Часть 1. Черкасевичи
Вот Акулина и замужем

Оглавление

Закончилось полное смятения и радостного предвкушения время невесты. Акулина замужем. Никто не будет дразнить «старой девой», честно говоря, никто и не дразнил. После многих лет войн, скитаний, эпидемий не многие мужчины вернулись на родину, и родины прежней нет, теперь эти земли польские. Мужчин было мало, вдов, одиноких женщин – много. Сироте Акулине повезло не просто выйти замуж, а иметь в мужьях красавца трудолюбивого и расторопного, взрослого, «самостоятельного»; теперь она могла считать себя пристроенной, а жизнь свою удавшейся и ненапрасной. Мать Константина умом понимала, что сыну нужна и жена, и семья. Но свои дочери на выданье. А в доме «ох как необходимы работники». Мать сетовала на то, что взял не молодую крепкую, а худую, невысокую, вряд ли она сама поле скосит и копну набросает; сирота, бесприданница. Из еврейского дома Акулину, конечно, уволили. Константин подыскал молодой жене «достойную» работу – при скотном дворе, ухаживать за овцами, коровами и прочей живностью (дояркой) в том же имение пана Зелинского. (Польская власть сохранила за польским дворянством их имения). В имении работало всего около десятка батраков, как их называли – ординариев, и получить работу было очень непросто. Работа дояркой тяжелая: вставай ни свет ни заря, беги в имение к коровкам на утреннюю дойку, не успеешь распрямить спину, как наступает время вечерней дойки до темноты. Акулину охватило знакомое с детства чувство: она опять батрачка. Свекровь была недовольна: в своём личном хозяйстве от Акульки никакой помощи (не полола, не жала, не молотила, не варила, не мыла). В сознании Акулины росло недовольство и обида; в замужестве она видела хоть какую-то свободу, хотела иметь, пусть не многое, но своё: своё селище, свою коровку, свой огород; её муж, оказывается, принадлежал не только ей, а был сыном своей матери и отчима, братом сёстрам, причём единственным. Обзавестись своей даже маленькой усадьбой в Кобрине пока не представлялось возможным. Платили работникам больше натурой, да и те небольшие деньги, что получали, скопить при быстром их обесценивании было довольно сложно. Цена же земли зависела от многих причин и составляла от тысячи до трёх тысяч польских злотых за десятину, а ведь «ничейной» земли ни при какой власти не было.

Немного истории

К лету 1919 года поляки захватили большую часть Белоруссии. Вместе с ними пришли и новые деньги. Было их два вида. Первые – монеты и бумажные деньги Королевства Польского, которое создала Германия на оккупированных польских землях. Монеты делали из железа и цинка. Бумажные деньги были разноцветными, но плохого качества. Их называли боны Варшавского генерал-губернаторства и начали выпускать ещё при немцах, а потом они вошли в обиход и при Пилсудском. Вторые деньги – собственно польские. С 1919 по 1920 год польское правительство печатало бумажные деньги в марках (от 1 до 5000) и в злотых (от 1 до 500). Рабочий должен был работать больше месяца, чтобы купить себе костюм. 10-часовой день стоил 2-4 злотых, а метр ткани – 33 злотых. Кило хлеба – 0,45 злотого, сахара – 1,4, масла – 6,3. Да ещё как заработать? На «кресах всходних», (а это почти четверть всей территории Речи Посполитой) было меньше 3% предприятий. Отсюда и безработица, нищета. Жили бедно. Большая часть того, что давало крестьянское хозяйство, уходила на налоги. Ели в основном затирку – молочный суп с мукой. Мясо – только по праздникам. Безземельные крестьяне нанимались к помещикам или уезжали в города. У кого были накопления, могли переехать в более благополучные районы.
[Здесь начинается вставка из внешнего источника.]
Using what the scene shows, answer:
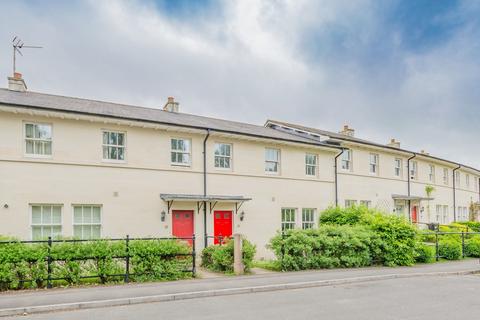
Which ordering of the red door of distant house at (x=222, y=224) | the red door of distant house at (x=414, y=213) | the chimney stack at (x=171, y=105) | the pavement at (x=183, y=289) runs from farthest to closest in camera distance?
the red door of distant house at (x=414, y=213) → the chimney stack at (x=171, y=105) → the red door of distant house at (x=222, y=224) → the pavement at (x=183, y=289)

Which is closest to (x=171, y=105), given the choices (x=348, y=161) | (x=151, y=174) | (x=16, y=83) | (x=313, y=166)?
(x=151, y=174)

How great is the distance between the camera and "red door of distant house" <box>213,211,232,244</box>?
755 inches

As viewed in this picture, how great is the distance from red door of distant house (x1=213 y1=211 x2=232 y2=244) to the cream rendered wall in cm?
28

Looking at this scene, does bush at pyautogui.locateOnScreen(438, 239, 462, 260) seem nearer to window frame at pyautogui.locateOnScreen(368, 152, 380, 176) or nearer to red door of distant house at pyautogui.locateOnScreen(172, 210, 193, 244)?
window frame at pyautogui.locateOnScreen(368, 152, 380, 176)

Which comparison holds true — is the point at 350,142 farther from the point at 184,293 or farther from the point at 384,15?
the point at 184,293

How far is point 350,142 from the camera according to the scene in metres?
25.6

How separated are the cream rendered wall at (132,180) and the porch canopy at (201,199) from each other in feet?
0.94

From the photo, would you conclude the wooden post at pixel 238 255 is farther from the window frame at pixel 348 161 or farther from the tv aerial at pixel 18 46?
the tv aerial at pixel 18 46

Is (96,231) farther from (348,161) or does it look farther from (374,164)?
(374,164)

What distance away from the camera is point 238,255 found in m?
14.2

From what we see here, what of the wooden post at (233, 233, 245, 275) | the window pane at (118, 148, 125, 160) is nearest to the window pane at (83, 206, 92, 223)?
the window pane at (118, 148, 125, 160)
В молодой женщине проснулся независимый сильный характер. Акулина вспомнила, что отец её не был нищим, и она является наследницей земли в Девятках. Думалось, только в официальных документах польские власти называли Западную Беларусь «крэсы всходне» – восточные окраины, и польское панство ещё не запустило на полную катушку свои буржуазные порядки на земле. Акулина надеялась, что в сгоревших во время войны Девятках живёт мало людей, паны-осадники не успели забрать себе и распахать многострадальную землю, и «свою», её землю, никто не имеет права забрать; к тому же в Девятках как-то живёт-мается мачеха и младшая сестра. Акулина была тверда, немногословна в своём требовании, уехать в Девятки. Костя ничего другого не мог предложить молодой жене, да и дело об ограблении было закрыто: «Не уехал в Америку, поеду в Девятки». Благо, Костя смог купить кобылку и возок. Девятки встретили их застывшим временем, замшелой ветхостью, травяной зеленью на пожарищах, несколькими новыми домами. Мачеха по-прежнему жила с дочерью в землянке. Долго всматривалась в лицо Акулины, слёзы тихо крупными каплями стекали по щекам к подбородку: «Жива! Здорова!» Когда Акулина распрямила спину, развернула плечи, подняла маленькую головку и торжественно произнесла: «Мой муж. Константин», у мачехи глаза превратились в лупатые и перехватило дыхание. «Какой «добренный» мужик, какое счастье! Может и мне какая-нибудь помощь перепадёт?» – подумала подрастающая сестрёнка-Младшенькая.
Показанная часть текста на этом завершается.